Nearly 1,000 volunteers have distributed 528 tons of deer feed across the region to help beleaguered whitetails make it through the winter, said Mark Johnson, executive director of the Minnesota Deer Hunters Association. The effort began March 6, and Johnson estimates that volunteers reached 16,000 deer.
Saturday marked the final day of feeding at more than 1,000 sites, Johnson said.
But feeding will continue through this week or longer on the Fond du Lac Band of Lake Superior Chippewa reservation, said Mike Schrage, the band’s wildlife biologist. That’s because snow depth remains at more than 20 inches on the reservation.

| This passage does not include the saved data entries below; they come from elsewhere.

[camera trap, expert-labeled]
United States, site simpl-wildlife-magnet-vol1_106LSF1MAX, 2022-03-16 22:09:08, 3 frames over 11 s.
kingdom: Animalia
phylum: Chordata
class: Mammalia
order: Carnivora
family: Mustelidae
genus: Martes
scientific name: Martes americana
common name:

The deer hunters’ association coordinated the feeding effort. A total of $260,000 was allocated, of which MDHA has spent about $200,000, Johnson said. The money, generated by a 50-cent surcharge on deer hunting licenses, was transferred from the Minnesota Department of Natural Resources to the hunters’ association in a grant.
The DNR opposes supplementary deer feeding, saying it can cause disease transmission from close contact among deer, and because it doesn’t reach enough deer to make a population-wide difference.